Massachusetts Institute of Technology – 1

Cornell University – 2

Cornell University (Shield) – 52

University of Pennsylvania – 23

University of Pennsylvania (full acrylic, not shown) – 106

University of Pennsylvania (Shield, not shown) – 23

Stanford University – 7


Dang, lots of letters = lots of pieces! I might have miscounted on the more complex ones, but what’s one logo piece more or less? The reason that the Cornell University circular design only consists of two pieces was that I first etched a white acrylic sheet, then removed the paper protective cover from the regions corresponding to red. Then, spray paint was used to color those regions before I peeled off the paper cover from the white regions.


Lessons Learned & Improvements

While I did create a number of different logos of schools and sports teams, not shown in this post are large-scale logos of the University of Chicago Pritzker School of Medicine, Hadassah School of Medicine, and the Philadelphia 76ers, designs of which I forgot to take an image before gifting away to others! That being said, I should have spent an extra day or two to recreate logos of the Green Bay Packers and Milwaukee Bucks!

Laser cutting creates a sharp, polished final product, and these logos really look splendid in person. My favorite ones incorporate both acrylic and Baltic birch, although the all-acrylic University of Cambridge logo was an amazing process to piece together. To minimize acrylic waste, for a few of the designs I reversed the colors to make multiple versions (such as that of the University of Connecticut design). Although these logos may not necessarily be the “correct” colors by way of foreground / background arrangement, they nevertheless bear similar aesthetic qualities.

Of course, there are always a few improvements that I can make to this collection of mini-projects:

1. Materials: Creating a logo with Baltic birch plywood, first cutting out all the pieces and then staining the plywood to each respective color. I felt limited at the time due to budget, but I prefer the warmth of wood displays on the wall.

2. Colors: Alternatively, instead of staining the plywood, painting would also create a strong, clean effect.
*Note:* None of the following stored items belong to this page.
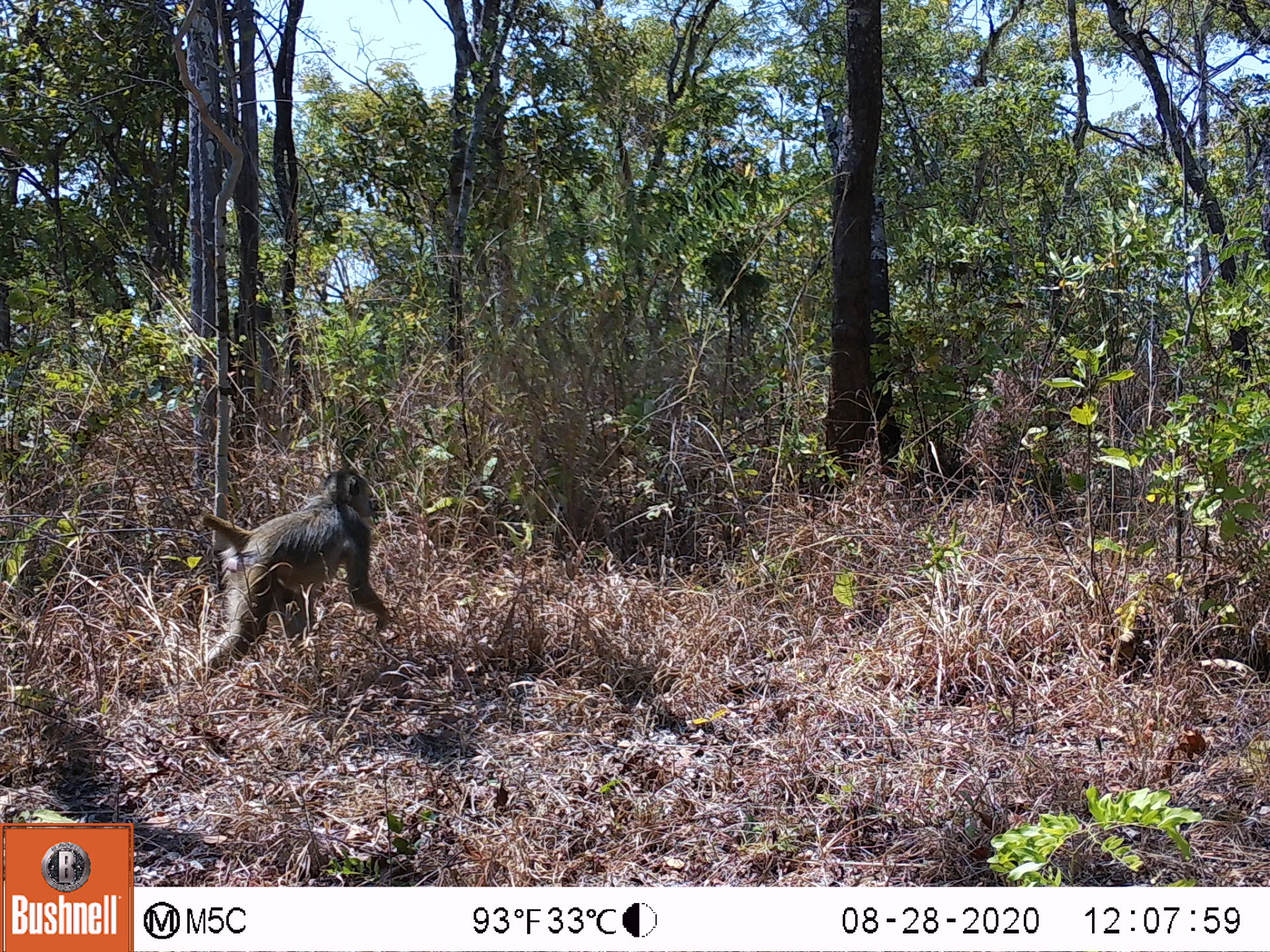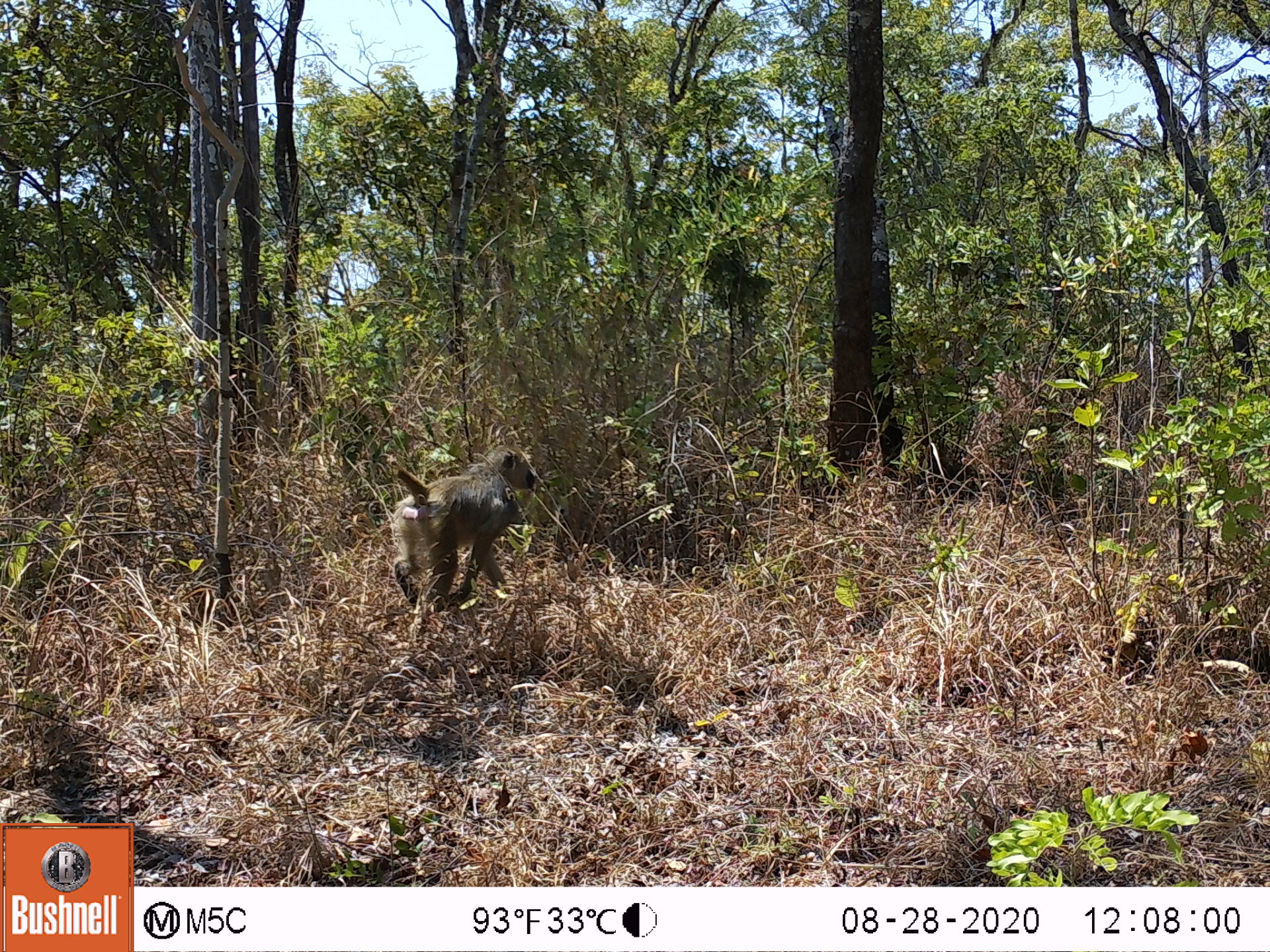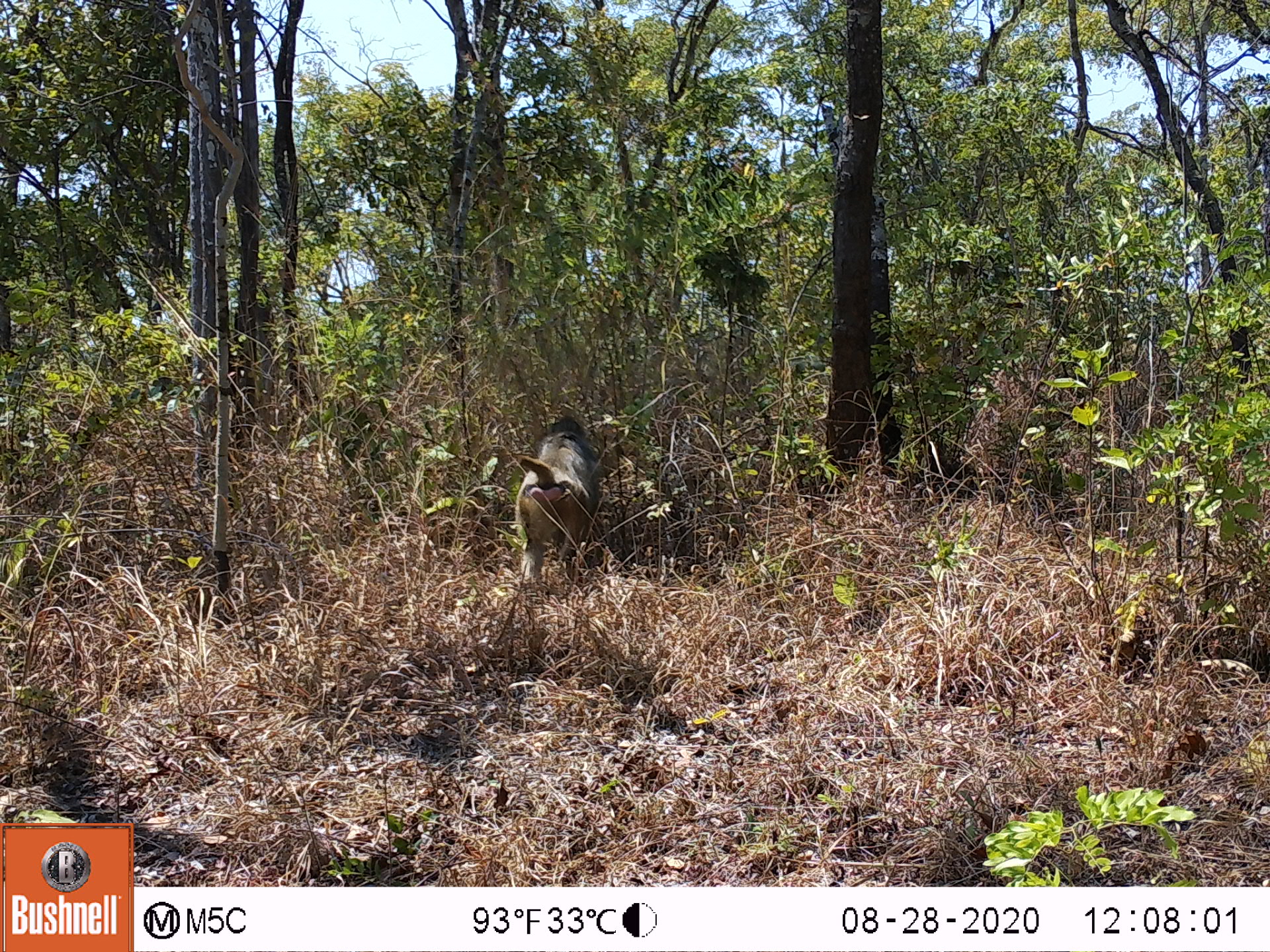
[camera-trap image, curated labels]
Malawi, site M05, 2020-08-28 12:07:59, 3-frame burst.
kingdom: Animalia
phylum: Chordata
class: Mammalia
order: Primates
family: Cercopithecidae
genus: Papio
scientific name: Papio cynocephalus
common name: yellow baboon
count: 1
3. 2.5 Dimensional Designs: It would be interesting to explore raising certain areas of the logos to create a depth effect. To some extent, I did this with the mixed acrylic / Baltic birch logos, as the acrylic sheet sits proud of the birch plywood background.

4. Originality: Creation of custom logos by my own hand to practice digital design!



Logos are omnipresent in today’s society, and one would be hard-pressed to find a vehicle, an appliance, a piece of apparel, or even a pencil without branding upon it. However, there is a certain nostalgia that arises within when one sees the emblem of one’s alma mater adorning a sweater or upon the hat of a passerby; I felt great satisfaction in lasering logos for my colleagues and friends, and I hope that with each physical gift came the deeply personal nostalgia of cherish memories.